Dear Haddie Bo Bo,
I have been coming to the realization over time that because of the lack of control that I have in this situation I am slowly becoming or feeling out of control.
From the moment you took your last breath I lost all rights to you. I was told that I wasn’t allowed to see you. If they let me see you I might touch you and ruin any evidence that might have been there. No matter what I said or did I could not change this. This was mind blowing to me. You were mine. I made you. I nursed you. I cared for you everyday. But I couldn’t see you.
You are gone. There is nothing I can do to change that. Trust me I have gone over it in my head a million times. From rational thoughts to very irrational thoughts. I have gone over every moment of that day in my head. What I could have done different to have prevented your death. I have spent lots of time thinking about if I believe you are gone. Or even crazier do I believe you were really here? If I sleep long enough will you appear when I wake up? If I pray hard enough will this baby in my belly be you? Again I have no control over this situation.
The holidays. No matter how much I didn’t want them to come they are still looming. We didn’t celebrate Thanksgiving because I couldn’t bare the thought of you not being there. I didn’t want to sit around a table and pretend to be thankful when frankly I wasn’t feeling very thankful. So we didn’t have a turkey dinner with our family, but Thanksgiving still came. Tonight I am sitting in a hotel and we fly out to Florida in the morning. This is my effort to skip Christmas. But Christmas will still come. New Years will still come. Before I know it a we will be waking up to the 1 year anniversary of your death. I fight it everyday with every ounce of my being. But these milestones and special days keep happening. I don’t want to live in a year that you didn’t exist in. I don’t want to celebrate a holiday without you. I have no control over these things. So because I have no control I protest.
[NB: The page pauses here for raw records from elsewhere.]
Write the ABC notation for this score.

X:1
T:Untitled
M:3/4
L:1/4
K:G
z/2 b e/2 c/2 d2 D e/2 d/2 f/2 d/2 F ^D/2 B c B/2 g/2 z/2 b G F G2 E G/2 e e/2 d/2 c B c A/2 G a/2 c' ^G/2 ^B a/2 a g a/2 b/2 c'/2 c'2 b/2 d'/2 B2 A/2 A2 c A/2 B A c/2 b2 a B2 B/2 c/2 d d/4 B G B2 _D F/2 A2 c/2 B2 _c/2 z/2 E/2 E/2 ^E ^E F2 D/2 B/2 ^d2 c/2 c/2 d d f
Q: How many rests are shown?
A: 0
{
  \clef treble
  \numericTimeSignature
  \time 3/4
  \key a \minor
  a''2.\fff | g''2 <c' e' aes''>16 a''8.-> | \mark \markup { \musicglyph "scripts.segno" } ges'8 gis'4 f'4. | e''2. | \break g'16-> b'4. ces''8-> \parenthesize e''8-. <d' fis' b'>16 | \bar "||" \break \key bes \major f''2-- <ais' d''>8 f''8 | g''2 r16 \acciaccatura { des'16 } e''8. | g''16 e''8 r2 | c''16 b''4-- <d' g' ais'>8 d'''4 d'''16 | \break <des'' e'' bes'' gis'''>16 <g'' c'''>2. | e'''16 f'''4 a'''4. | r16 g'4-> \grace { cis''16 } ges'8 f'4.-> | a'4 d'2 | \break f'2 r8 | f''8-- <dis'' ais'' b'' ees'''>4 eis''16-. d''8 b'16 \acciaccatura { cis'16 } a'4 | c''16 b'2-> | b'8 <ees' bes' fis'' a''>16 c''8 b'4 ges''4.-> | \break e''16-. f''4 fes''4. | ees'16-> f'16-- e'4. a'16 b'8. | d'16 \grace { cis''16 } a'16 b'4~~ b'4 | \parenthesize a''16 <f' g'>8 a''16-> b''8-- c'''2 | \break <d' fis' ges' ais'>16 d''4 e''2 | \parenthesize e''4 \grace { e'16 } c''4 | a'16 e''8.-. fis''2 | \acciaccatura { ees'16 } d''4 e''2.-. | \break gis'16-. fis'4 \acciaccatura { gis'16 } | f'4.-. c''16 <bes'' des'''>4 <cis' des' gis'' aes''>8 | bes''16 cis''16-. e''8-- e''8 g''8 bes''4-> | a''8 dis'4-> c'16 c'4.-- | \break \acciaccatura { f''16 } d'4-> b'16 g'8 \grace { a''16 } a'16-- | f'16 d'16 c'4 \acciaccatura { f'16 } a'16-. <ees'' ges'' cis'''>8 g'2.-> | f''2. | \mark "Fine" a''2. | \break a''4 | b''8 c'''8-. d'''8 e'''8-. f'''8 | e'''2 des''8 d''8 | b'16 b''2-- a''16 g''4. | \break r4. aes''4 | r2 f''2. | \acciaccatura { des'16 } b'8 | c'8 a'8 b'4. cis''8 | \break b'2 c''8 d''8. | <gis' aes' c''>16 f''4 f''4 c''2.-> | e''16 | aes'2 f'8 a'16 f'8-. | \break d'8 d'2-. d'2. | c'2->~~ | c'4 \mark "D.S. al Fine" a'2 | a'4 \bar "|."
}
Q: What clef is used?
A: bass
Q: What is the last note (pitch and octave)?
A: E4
So as I continue to have this power struggle with life I am slowly loosing control. I am angry. My anger sometimes is misdirected and the people I love get the brunt of it. I am difficult. I get mad when things don’t go my way or turn out as I planned. I shut down. I cancel plans. I am brutally honest (this is not a new thing). I have no patience. I lack grace. I expect grace but can’t seem to extend it. I can’t let things go. I can’t stop my thoughts. I can’t stop my tears. I am out of control.
I hate that I feel this way and I grow increasingly frustrated with how my grieve turns into not very pretty actions. It all comes back to you not being here. If you were here many of these issues would not be issues. I wish everything was different.
I love you and as much as I hate what has happened I regret nothing of our time together. You are mine forever and that will not change. We will be reunited someday and I think of that moment all the time.